* _AIM OF THE EXERCISE_
Reproduce the data verbatim, beginning with the line that contains "Starting from nearest" and continuing through the final line of the data, both included.

------ EXERCISE DATA

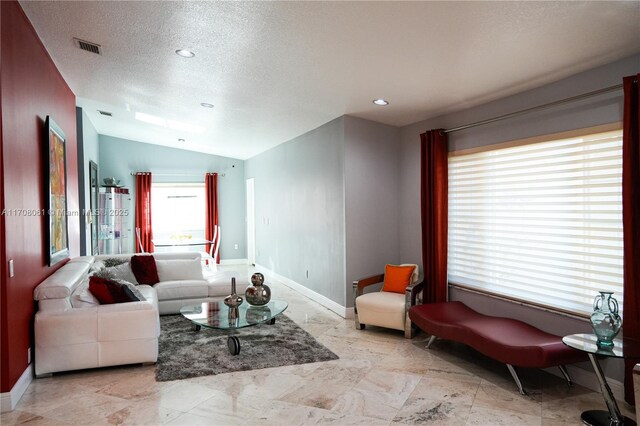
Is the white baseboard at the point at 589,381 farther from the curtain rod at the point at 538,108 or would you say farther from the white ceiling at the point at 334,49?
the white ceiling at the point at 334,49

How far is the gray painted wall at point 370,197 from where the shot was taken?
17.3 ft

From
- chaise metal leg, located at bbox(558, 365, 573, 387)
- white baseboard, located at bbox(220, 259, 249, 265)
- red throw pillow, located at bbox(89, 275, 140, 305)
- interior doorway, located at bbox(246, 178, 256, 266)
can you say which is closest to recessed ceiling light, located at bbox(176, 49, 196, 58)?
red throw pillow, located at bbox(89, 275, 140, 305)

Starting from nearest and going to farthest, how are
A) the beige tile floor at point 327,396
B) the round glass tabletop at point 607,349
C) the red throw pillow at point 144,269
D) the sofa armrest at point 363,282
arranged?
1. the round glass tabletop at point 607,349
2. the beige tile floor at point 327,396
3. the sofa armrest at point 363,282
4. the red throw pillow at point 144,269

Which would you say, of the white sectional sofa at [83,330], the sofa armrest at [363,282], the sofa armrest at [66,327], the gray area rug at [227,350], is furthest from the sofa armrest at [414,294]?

------------

* _TASK ANSWER_
Starting from nearest and going to farthest, how are
A) the beige tile floor at point 327,396
B) the round glass tabletop at point 607,349
C) the red throw pillow at point 144,269
D) the sofa armrest at point 363,282
arranged?
1. the round glass tabletop at point 607,349
2. the beige tile floor at point 327,396
3. the sofa armrest at point 363,282
4. the red throw pillow at point 144,269

Which would you say, of the white sectional sofa at [83,330], the sofa armrest at [363,282], the sofa armrest at [66,327], the gray area rug at [227,350], is furthest from the sofa armrest at [414,294]?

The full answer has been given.